The electronic version of this article is the complete one and can be found online at:

Published:20 May 2011

© 2011 du Toit et al; licensee BioMed Central Ltd.

This is an open access article distributed under the terms of the Creative Commons Attribution License (, which permits unrestricted use, distribution, and reproduction in any medium, provided the original work is properly cited.


In multicultural societies, such as Australia, it is important for health professional students to possess skills to interact positively with people from a range of cultures. This study describes first-year podiatry students’ social attitudes, professional and institutional identities and acculturative stress; and compares these with other health professional students in the school.


Thirty-three out of forty-six enrolled first-year podiatry students completed surveys at a large, culturally diverse university in Sydney, Australia. Demographic data and standardised measures of English language acculturation, acculturative stress, universe diverse orientation and professional and institutional identities were collected. Surveys were also administered to first-year physiotherapy, occupational therapy, nursing and medical students at the same university. Data were entered into and analysed in SPSS version 18. Descriptive statistics and Kruskal-Wallis tests were used to describe and compare the student cohorts.

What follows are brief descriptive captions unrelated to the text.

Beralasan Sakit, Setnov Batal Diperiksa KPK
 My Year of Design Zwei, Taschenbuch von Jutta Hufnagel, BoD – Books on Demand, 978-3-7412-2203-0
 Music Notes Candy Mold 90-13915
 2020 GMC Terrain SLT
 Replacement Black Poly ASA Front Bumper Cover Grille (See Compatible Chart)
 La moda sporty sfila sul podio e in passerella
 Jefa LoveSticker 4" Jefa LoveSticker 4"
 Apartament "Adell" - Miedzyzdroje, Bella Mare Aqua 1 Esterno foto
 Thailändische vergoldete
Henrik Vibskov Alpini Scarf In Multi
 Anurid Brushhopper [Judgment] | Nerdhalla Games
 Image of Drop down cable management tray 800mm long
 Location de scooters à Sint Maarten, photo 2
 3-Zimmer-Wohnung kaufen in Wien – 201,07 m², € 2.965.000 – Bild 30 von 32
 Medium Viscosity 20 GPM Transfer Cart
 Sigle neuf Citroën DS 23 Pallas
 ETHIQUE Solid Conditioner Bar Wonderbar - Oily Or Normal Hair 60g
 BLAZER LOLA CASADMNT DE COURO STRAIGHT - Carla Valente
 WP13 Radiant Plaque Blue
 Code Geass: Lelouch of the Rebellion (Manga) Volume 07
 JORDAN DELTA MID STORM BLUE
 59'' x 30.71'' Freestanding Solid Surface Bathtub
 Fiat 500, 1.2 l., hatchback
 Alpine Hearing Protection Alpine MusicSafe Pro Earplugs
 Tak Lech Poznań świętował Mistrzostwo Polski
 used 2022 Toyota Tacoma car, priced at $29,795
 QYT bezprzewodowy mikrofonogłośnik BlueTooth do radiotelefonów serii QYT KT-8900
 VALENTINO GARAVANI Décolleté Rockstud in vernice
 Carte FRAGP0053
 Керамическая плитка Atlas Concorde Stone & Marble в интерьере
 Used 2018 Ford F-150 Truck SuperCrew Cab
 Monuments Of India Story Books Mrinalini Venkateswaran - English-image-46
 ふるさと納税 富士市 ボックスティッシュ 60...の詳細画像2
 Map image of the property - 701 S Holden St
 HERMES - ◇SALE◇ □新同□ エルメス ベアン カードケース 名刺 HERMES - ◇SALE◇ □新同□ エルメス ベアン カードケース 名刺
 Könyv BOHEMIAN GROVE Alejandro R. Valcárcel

Seventy-three percent of first-year podiatry students were born in Australia although 36% of these students speak a language other than English at home. Podiatry was the first course preference for 73% of students, and 34% of the cohort reported having a close friend in the same course. 64% were in paid employment at the time of the study, and of these 71% worked in a non-health-related area.


Trends were identified which differentiated the health professions. When compared with other health professional students, podiatry students had relatively low levels of acculturative stress and moderate levels of professional and institutional identity. This suggests that first-year podiatry students (after 12 weeks of study) have appropriate attitudes that will facilitate the development of cultural competence with further study. The data to date has shown similar trends for physiotherapy and occupational therapy students in the School of Biomedical and Health Sciences.